Work request
Write out the entries below once more, exactly.

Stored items
== Segment start ==
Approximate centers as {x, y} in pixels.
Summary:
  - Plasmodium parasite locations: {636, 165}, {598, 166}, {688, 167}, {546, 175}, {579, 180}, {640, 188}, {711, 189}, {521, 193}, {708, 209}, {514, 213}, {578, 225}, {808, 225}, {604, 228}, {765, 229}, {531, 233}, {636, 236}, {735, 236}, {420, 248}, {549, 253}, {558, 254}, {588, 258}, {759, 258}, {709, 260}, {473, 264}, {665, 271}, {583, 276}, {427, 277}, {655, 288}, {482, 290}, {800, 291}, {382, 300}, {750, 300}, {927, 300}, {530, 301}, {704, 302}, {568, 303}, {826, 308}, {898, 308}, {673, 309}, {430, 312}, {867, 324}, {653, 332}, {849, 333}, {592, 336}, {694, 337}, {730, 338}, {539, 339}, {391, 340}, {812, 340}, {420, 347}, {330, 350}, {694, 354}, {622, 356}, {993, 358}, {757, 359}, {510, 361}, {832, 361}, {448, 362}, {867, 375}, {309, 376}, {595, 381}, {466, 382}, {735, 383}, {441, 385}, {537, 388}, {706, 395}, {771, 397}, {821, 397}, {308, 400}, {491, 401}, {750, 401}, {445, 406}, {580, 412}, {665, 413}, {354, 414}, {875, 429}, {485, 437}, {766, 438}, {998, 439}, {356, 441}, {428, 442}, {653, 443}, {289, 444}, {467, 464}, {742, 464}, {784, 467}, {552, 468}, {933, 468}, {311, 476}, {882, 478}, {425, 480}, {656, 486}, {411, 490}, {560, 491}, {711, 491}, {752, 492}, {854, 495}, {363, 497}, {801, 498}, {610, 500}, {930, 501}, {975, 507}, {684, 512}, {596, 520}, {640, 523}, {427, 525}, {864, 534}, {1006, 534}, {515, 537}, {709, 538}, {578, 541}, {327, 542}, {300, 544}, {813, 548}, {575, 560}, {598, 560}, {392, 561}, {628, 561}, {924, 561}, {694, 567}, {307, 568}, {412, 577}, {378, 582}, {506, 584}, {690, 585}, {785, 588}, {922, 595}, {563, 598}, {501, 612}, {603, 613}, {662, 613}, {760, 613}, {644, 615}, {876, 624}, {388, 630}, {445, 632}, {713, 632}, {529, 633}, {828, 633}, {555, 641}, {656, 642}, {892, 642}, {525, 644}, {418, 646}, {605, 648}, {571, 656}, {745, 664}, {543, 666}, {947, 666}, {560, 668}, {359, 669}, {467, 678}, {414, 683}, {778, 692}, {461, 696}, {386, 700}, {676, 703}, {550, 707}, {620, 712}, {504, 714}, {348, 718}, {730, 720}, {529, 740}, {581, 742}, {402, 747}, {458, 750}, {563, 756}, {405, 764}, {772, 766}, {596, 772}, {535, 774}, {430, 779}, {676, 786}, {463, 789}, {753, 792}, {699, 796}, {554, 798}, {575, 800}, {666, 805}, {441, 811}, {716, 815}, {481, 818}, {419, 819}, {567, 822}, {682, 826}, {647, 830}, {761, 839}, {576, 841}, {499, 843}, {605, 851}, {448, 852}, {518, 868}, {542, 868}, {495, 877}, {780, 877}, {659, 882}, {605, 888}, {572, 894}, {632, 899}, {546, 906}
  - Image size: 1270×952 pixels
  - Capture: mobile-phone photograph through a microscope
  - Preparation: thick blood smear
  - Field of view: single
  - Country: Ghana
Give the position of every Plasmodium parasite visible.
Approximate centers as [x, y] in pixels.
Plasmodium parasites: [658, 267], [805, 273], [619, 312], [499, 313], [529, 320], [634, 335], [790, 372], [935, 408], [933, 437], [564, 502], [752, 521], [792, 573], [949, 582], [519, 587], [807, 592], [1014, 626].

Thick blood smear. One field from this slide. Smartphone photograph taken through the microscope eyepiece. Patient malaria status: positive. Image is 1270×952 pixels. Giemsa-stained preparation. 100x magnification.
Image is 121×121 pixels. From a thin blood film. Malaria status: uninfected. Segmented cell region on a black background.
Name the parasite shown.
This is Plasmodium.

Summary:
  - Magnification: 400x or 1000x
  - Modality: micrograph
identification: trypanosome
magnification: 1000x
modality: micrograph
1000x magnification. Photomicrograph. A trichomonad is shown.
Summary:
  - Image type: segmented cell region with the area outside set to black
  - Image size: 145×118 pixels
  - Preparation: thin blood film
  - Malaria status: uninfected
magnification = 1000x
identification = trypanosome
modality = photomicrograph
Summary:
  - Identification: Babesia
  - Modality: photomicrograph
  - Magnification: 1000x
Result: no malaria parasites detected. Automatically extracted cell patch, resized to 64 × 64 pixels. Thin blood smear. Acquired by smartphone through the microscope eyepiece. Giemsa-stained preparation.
== Segment end ==
Exercise solution
Approximate centers as {x, y} in pixels.
Summary:
  - Plasmodium parasite locations: {636, 165}, {598, 166}, {688, 167}, {546, 175}, {579, 180}, {640, 188}, {711, 189}, {521, 193}, {708, 209}, {514, 213}, {578, 225}, {808, 225}, {604, 228}, {765, 229}, {531, 233}, {636, 236}, {735, 236}, {420, 248}, {549, 253}, {558, 254}, {588, 258}, {759, 258}, {709, 260}, {473, 264}, {665, 271}, {583, 276}, {427, 277}, {655, 288}, {482, 290}, {800, 291}, {382, 300}, {750, 300}, {927, 300}, {530, 301}, {704, 302}, {568, 303}, {826, 308}, {898, 308}, {673, 309}, {430, 312}, {867, 324}, {653, 332}, {849, 333}, {592, 336}, {694, 337}, {730, 338}, {539, 339}, {391, 340}, {812, 340}, {420, 347}, {330, 350}, {694, 354}, {622, 356}, {993, 358}, {757, 359}, {510, 361}, {832, 361}, {448, 362}, {867, 375}, {309, 376}, {595, 381}, {466, 382}, {735, 383}, {441, 385}, {537, 388}, {706, 395}, {771, 397}, {821, 397}, {308, 400}, {491, 401}, {750, 401}, {445, 406}, {580, 412}, {665, 413}, {354, 414}, {875, 429}, {485, 437}, {766, 438}, {998, 439}, {356, 441}, {428, 442}, {653, 443}, {289, 444}, {467, 464}, {742, 464}, {784, 467}, {552, 468}, {933, 468}, {311, 476}, {882, 478}, {425, 480}, {656, 486}, {411, 490}, {560, 491}, {711, 491}, {752, 492}, {854, 495}, {363, 497}, {801, 498}, {610, 500}, {930, 501}, {975, 507}, {684, 512}, {596, 520}, {640, 523}, {427, 525}, {864, 534}, {1006, 534}, {515, 537}, {709, 538}, {578, 541}, {327, 542}, {300, 544}, {813, 548}, {575, 560}, {598, 560}, {392, 561}, {628, 561}, {924, 561}, {694, 567}, {307, 568}, {412, 577}, {378, 582}, {506, 584}, {690, 585}, {785, 588}, {922, 595}, {563, 598}, {501, 612}, {603, 613}, {662, 613}, {760, 613}, {644, 615}, {876, 624}, {388, 630}, {445, 632}, {713, 632}, {529, 633}, {828, 633}, {555, 641}, {656, 642}, {892, 642}, {525, 644}, {418, 646}, {605, 648}, {571, 656}, {745, 664}, {543, 666}, {947, 666}, {560, 668}, {359, 669}, {467, 678}, {414, 683}, {778, 692}, {461, 696}, {386, 700}, {676, 703}, {550, 707}, {620, 712}, {504, 714}, {348, 718}, {730, 720}, {529, 740}, {581, 742}, {402, 747}, {458, 750}, {563, 756}, {405, 764}, {772, 766}, {596, 772}, {535, 774}, {430, 779}, {676, 786}, {463, 789}, {753, 792}, {699, 796}, {554, 798}, {575, 800}, {666, 805}, {441, 811}, {716, 815}, {481, 818}, {419, 819}, {567, 822}, {682, 826}, {647, 830}, {761, 839}, {576, 841}, {499, 843}, {605, 851}, {448, 852}, {518, 868}, {542, 868}, {495, 877}, {780, 877}, {659, 882}, {605, 888}, {572, 894}, {632, 899}, {546, 906}
  - Image size: 1270×952 pixels
  - Capture: mobile-phone photograph through a microscope
  - Preparation: thick blood smear
  - Field of view: single
  - Country: Ghana
Give the position of every Plasmodium parasite visible.
Approximate centers as [x, y] in pixels.
Plasmodium parasites: [658, 267], [805, 273], [619, 312], [499, 313], [529, 320], [634, 335], [790, 372], [935, 408], [933, 437], [564, 502], [752, 521], [792, 573], [949, 582], [519, 587], [807, 592], [1014, 626].

Thick blood smear. One field from this slide. Smartphone photograph taken through the microscope eyepiece. Patient malaria status: positive. Image is 1270×952 pixels. Giemsa-stained preparation. 100x magnification.
Image is 121×121 pixels. From a thin blood film. Malaria status: uninfected. Segmented cell region on a black background.
Name the parasite shown.
This is Plasmodium.

Summary:
  - Magnification: 400x or 1000x
  - Modality: micrograph
identification: trypanosome
magnification: 1000x
modality: micrograph
1000x magnification. Photomicrograph. A trichomonad is shown.
Summary:
  - Image type: segmented cell region with the area outside set to black
  - Image size: 145×118 pixels
  - Preparation: thin blood film
  - Malaria status: uninfected
magnification = 1000x
identification = trypanosome
modality = photomicrograph
Summary:
  - Identification: Babesia
  - Modality: photomicrograph
  - Magnification: 1000x
Result: no malaria parasites detected. Automatically extracted cell patch, resized to 64 × 64 pixels. Thin blood smear. Acquired by smartphone through the microscope eyepiece. Giemsa-stained preparation.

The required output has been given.